October 26, 2008 at 12:05 am (musing, studies) (, )

ON EXAMS… so, i had my first exam (CGA) for this semester on friday and well, i didn’t have enough time to complete the questions. Despite the fact that i could answer the questions, there is a 50% possibility of me failing. *haha* and if i do fail, i get a free dinner from anne!! =p however, if she passes (which we ALL knows that she will), i get a free dinner from her!! so, who knows? i may get 2 free dinner meals!! must start planning where to go for my free dinners… *hehe*

after the exam at Matrade exhibition centre- Jalan Khidmat Usaha, Lyn and i made our way to 1u’s Daves to meet our emo colleague Kris… *haha* ok ok… kidding la… to meet the “gang”. After that, the bunch of crazy peeps decided to go to Neway for karaoke (and dragged me a long) despite Red Box at Curve (which was only like WAT??? 10mins drive away??!!!) having a better selection of songs.
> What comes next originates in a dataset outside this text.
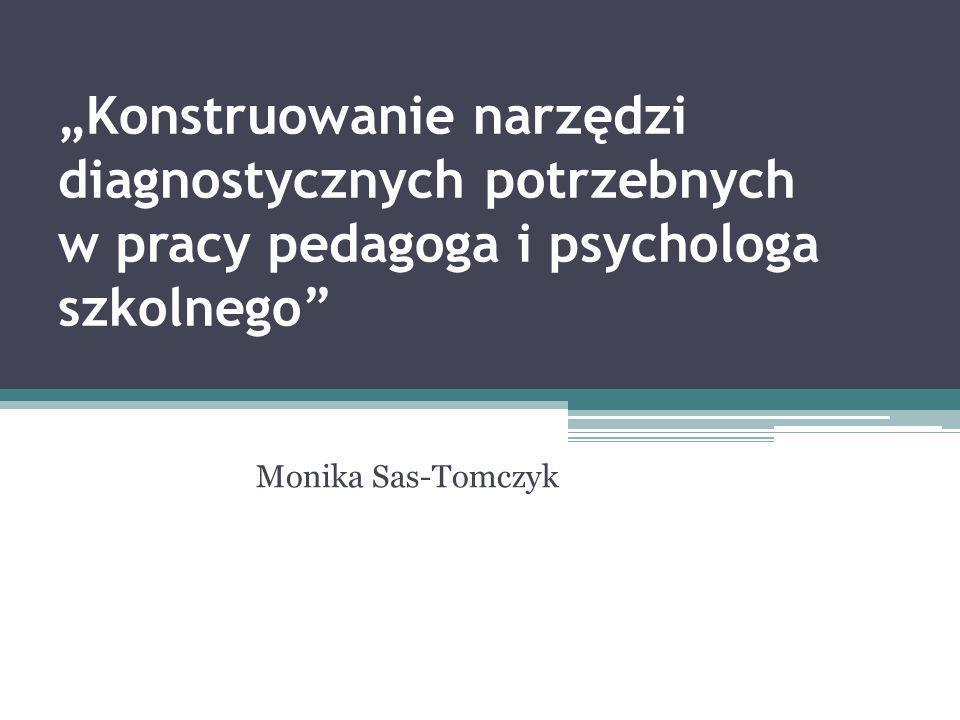 """""""Konstruowanie narzędzi diagnostycznych potrzebnych w pracy pedagoga i psychologa szkolnego"""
POST 1ST EXAM… Friday nite karaoke-ing is utter MADNESS!! it’s crazy EXPENSIVE ok!!! Approximately RM46++ (RM69 per person after taxes…crazy k) from 10pm til 2am. nevertheless, it was fun!! we sang chinese songs (FIR, melodi sang by sheila majid and some chinese dude, super lots of emo chinese songs that i have no idea what the titles are), english songs ranging from love songs by mariah carey, old school bands’-backstreet boys, michael learns to rock, westlife to venting-anger-screaming linkin park’s one step closer and of course, malay songs by peter pan and my jaclyn victor’s gemilang! i think if we had known any indian songs, we would have had a go at it.

 

karaoke

karaoke

ON KARAOKE at NEWAY… highlights of the nite would be:

1) alan n lyn without mikes are WAAAAAY louder than all of us with mikes!!

2) two of them happily playing some “chi chi chi ba” drinking game whilst some of us were singing, and based on highlight no.1, they really DROWNed out our melodious voices with their crazy chantings of “chi chi ba”.. and apparently, that is the Hong Kong way of karaoke!! *haha* yeah rite.. =p

3) diva lyn singing her “Through the rain” by mariah carey with total abandonment! and she just makes me less reserved/shy to sing what with her lack of inhibitations basically, tak tau malu-ness!! =)

4) starting off the nite with abba’s dancing queen!! it was LEGENDARY (as barny from “How i met your mother” would say) ok ok.. SUPERBLY awesome!! with ALL 8 of us screaming singing on top of our lungs like there was no tomorrow..

5) alan n kris snorring sleeping away counting million of sheeps in oblivion WHILST kokie (as per lyn) and alex found release for their frustrations in true Linkin Park style to “One step closer”!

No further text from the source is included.